━━━ Information given
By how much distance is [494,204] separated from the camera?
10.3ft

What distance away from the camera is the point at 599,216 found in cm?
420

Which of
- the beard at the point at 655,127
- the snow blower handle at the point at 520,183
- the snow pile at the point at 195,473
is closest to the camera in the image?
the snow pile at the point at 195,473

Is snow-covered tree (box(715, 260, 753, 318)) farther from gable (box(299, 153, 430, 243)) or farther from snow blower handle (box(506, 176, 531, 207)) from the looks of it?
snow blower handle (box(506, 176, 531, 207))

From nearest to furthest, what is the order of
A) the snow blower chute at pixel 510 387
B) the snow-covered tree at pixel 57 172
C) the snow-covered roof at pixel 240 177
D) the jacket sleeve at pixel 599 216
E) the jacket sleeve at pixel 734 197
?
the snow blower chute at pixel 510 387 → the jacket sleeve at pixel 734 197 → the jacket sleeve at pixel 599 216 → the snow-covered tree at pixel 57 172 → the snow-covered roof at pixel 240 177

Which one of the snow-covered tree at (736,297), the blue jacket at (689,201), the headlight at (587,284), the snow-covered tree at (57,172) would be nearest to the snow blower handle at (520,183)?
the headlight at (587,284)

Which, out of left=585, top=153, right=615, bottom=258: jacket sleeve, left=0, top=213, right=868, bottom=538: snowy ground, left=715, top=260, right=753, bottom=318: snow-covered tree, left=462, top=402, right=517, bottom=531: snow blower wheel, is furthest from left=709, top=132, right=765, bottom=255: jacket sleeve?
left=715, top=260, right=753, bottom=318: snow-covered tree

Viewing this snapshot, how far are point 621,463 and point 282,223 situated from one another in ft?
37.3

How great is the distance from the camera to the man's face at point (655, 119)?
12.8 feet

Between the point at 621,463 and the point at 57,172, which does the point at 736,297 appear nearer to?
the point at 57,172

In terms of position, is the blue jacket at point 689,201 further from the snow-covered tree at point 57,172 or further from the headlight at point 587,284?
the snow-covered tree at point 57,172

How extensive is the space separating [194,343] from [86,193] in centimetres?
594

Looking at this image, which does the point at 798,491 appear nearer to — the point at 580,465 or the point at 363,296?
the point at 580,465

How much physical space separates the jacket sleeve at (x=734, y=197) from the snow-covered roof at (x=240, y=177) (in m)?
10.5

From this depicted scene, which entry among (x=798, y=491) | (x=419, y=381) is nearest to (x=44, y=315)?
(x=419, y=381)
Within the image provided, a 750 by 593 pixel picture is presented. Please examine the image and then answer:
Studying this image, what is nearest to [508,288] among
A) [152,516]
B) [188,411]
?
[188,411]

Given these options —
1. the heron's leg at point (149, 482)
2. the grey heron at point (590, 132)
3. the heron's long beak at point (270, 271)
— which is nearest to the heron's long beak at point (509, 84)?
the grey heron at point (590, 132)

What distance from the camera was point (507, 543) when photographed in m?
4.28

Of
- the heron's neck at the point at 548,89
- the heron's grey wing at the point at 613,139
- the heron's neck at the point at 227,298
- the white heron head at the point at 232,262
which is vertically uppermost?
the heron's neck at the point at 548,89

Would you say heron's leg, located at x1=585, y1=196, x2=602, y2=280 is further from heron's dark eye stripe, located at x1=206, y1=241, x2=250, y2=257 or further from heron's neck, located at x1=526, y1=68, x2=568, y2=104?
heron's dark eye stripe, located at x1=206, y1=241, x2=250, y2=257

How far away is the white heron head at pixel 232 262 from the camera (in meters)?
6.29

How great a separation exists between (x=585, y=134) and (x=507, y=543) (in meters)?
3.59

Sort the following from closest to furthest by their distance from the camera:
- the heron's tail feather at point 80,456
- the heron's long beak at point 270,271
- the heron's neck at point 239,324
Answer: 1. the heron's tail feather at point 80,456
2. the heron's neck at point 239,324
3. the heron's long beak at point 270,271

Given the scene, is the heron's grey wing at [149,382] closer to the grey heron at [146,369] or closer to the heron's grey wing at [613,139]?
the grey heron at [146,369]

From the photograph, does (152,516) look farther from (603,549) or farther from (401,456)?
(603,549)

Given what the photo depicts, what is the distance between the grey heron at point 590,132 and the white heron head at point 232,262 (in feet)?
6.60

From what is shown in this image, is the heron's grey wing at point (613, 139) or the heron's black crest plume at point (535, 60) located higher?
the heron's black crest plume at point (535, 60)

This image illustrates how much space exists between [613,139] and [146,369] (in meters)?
━━━━━━
━━━ Information given
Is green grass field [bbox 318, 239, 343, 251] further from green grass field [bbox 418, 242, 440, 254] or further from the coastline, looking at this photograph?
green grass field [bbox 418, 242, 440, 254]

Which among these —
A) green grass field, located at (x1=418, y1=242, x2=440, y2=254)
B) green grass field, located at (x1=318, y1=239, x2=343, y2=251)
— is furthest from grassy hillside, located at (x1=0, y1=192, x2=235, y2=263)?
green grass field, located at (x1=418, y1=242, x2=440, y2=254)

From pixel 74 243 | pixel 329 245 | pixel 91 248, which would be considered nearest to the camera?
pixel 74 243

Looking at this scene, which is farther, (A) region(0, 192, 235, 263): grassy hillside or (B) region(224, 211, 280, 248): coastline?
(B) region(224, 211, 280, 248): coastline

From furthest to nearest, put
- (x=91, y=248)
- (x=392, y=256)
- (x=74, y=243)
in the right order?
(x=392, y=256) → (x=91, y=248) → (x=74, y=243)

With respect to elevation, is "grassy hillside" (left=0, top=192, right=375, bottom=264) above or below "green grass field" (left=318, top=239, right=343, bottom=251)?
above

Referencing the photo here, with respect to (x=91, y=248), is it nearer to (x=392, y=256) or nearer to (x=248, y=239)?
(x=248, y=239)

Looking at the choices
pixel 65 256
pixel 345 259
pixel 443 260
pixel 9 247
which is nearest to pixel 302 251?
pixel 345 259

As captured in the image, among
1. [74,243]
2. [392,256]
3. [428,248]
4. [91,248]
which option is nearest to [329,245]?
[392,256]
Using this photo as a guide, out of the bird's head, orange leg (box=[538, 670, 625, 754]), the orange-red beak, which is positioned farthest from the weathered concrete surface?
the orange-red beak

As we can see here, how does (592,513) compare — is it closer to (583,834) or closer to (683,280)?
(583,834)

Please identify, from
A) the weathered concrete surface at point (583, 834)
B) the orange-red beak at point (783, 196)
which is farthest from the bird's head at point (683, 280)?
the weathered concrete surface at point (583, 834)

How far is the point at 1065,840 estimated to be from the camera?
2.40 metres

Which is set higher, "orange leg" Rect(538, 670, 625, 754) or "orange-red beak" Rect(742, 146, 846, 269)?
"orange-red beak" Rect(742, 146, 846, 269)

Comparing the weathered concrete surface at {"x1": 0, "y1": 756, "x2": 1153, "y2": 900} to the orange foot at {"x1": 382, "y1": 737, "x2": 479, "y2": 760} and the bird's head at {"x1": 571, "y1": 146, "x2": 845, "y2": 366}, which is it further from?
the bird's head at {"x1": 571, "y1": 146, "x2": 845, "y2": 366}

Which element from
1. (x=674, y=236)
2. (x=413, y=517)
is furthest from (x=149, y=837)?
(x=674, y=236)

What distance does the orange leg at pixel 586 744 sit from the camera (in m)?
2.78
━━━━━━
== Challenge ==
List every line in the material above that contains the word "higher".

== Written answer ==
From what is shown in this image, is the heron's grey wing at point (613, 139) or the heron's black crest plume at point (535, 60) located higher?
Which is set higher, "orange leg" Rect(538, 670, 625, 754) or "orange-red beak" Rect(742, 146, 846, 269)?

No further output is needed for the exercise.